Joseph Lynch edited comment on CASSANDRA-12151 at 3/3/18 6:50 AM:
------------------------------------------------------------------

There are a lot of competing desires in this ticket, and I want to firmly +1 an 
incremental approach where we get the basic interface in and start adding new 
implementations or configuration options in follow up items. If I understand 
the comments above we're trying to solve the following all in one ticket:
 # Logging for security
 # Logging for business accounting compliance (e.g. SOX).
 # Logging for monetary transaction compliance (e.g. PCI).
 # Logging for replay later (e.g. for correctness testing)
 # Logging for debugging

These require different implementations because they require different 
tradeoffs, and they may not all get done in this ticket. For example, 
CASSANDRA-13983 is focused on use case #4 and appears to use a highly optimized 
binary format which is lower overhead but does not meet requirements for #1/2/3 
and requires custom parsers (you can't just hand the file to the auditors), 
whereas the patch [~vinaykumarcse] has provided I believe aims more for #1/2/3. 
Generally #2/3 require guarantees of logging if a query was attempted, 
regardless of it succeeded, and #2/3 generally require a lot more context than 
#1/#4 do.
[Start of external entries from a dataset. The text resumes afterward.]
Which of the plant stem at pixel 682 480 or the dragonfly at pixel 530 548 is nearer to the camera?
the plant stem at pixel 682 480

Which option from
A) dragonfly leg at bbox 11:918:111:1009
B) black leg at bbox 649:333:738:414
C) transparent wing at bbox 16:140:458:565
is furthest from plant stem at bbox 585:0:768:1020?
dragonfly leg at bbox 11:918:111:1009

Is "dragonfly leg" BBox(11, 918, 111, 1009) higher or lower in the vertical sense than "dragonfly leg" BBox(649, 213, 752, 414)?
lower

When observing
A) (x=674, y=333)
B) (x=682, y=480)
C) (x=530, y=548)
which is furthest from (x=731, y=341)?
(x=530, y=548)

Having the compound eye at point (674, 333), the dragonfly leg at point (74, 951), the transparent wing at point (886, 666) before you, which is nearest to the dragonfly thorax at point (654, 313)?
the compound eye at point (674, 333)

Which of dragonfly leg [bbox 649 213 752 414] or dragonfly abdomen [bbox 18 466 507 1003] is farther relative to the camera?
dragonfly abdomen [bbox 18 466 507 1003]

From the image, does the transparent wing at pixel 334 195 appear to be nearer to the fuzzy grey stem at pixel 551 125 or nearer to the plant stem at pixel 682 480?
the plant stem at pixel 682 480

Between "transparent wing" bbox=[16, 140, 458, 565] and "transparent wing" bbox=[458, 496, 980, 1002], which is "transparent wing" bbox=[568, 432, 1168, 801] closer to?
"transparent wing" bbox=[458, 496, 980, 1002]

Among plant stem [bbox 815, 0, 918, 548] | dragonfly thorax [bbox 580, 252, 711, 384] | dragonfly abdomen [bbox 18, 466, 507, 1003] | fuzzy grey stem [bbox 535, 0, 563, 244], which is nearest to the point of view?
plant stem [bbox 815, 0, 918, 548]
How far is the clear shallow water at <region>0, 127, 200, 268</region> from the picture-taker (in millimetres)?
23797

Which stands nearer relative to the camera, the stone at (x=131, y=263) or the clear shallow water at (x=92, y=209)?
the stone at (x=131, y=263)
I think it would be great if in this ticket we can commit the basic 
interface and starting points of the configuration options (e.g. is it 
controlled through the cassandra.yaml or table options), and we can work on 
improving performance, configuration flexibility, etc in follow up tickets.

[~jasobrown] wrote:
{quote}I agree with [~djoshi3] and [~jjordan]: this functionality should really 
leverage the existing behavior of FQL (CASSANDRA-13893). There is no need to 
create a parallel or duplicate set of behaviors, unless it's completely 
warranted - and I have heard no arguments here that it is.
{quote}
Do you think the patch creates a parallel or duplicate set of behaviors? It 
provides a different query logging implementation that makes different 
tradeoffs and targets a different use case, but I think everyone is agreeing 
that we can unify the two behind one interface (we just have to make sure that 
interface has enough query context for all use cases which might be tough as 
FQL really doesn't need all the session context like user info but #1,2,3 do).

[~eanujwa] wrote:
{quote}If you are logging the exact query with all the values in case of 
regular queries (not prepared), then how would logging bind values of a 
prepared statement becomes a security concern?
{quote}
Generally speaking secure applications exclusively use prepared statements as 
simple statements are vulnerable to injection. Also, if you're using audit 
logging for PCI (or even SOX) the data in DML could easily be sensitive (e.g. 
credit cards or user's names), which you probably want to avoid by default. It 
could certainly be an option though.

[~spo...@gmail.com] wrote:
{quote}Usually you'll see two kind of users on production systems: privileged 
users and application users. Auditing privileged users (admins or developers) 
will almost always make sense, in order to be able to detect unauthorized 
access and data manipulation. There's only a limited amount of statements to 
log, as these will be executed manually. It also shouldn't matter which 
keyspaces or tables are access by the users; he is either monitored or not.
{quote}
Doesn't the category filter adequately achieve this (you could exclude DML or 
QUERY)? Do we need per user query logging when there is already per user 
permissions limiting their access to the database in the first place?
{quote}However, auditing queries of application users has a very limited 
security and data privacy benefit, but adds a great deal of load to the 
database. Those queries will be automatically generated by the application and 
there will be no way to tell if the query or statement was authorized, as you 
don't know on behalf of whom it was executed. Any auditing functionality for 
these operations must therefor take place at application level.
{quote}
While I agree use case #1 (security) does not require this, use cases #2 and #3 
very much do. For #2 or similar you typically have to prove that only 
authorized applications manipulated the database and a typical way to do that 
is to produce query logs showing that only trusted application IP addresses and 
specific credentials made DML statements (but QUERY is less important). For #3 
the requirements are even greater, e.g. you may have to be able to prove that 
user data was not exfiltrated at all, requiring auditing of QUERY statements. 
Yes it's higher overhead but if you can turn it off with the category filters I 
think it's fine don't you?


was (Author: jolynch):
There are a lot of competing desires in this ticket, and I want to firmly +1 an 
incremental approach where we get the basic interface in and start adding new 
implementations or configuration options in follow up items. If I understand 
the comments above we're trying to solve the following all in one ticket:
 # Logging for security
 # Logging for business accounting compliance (e.g. SOX).
 # Logging for monetary transaction compliance (e.g. PCI).
 # Logging for replay later (e.g. for correctness testing)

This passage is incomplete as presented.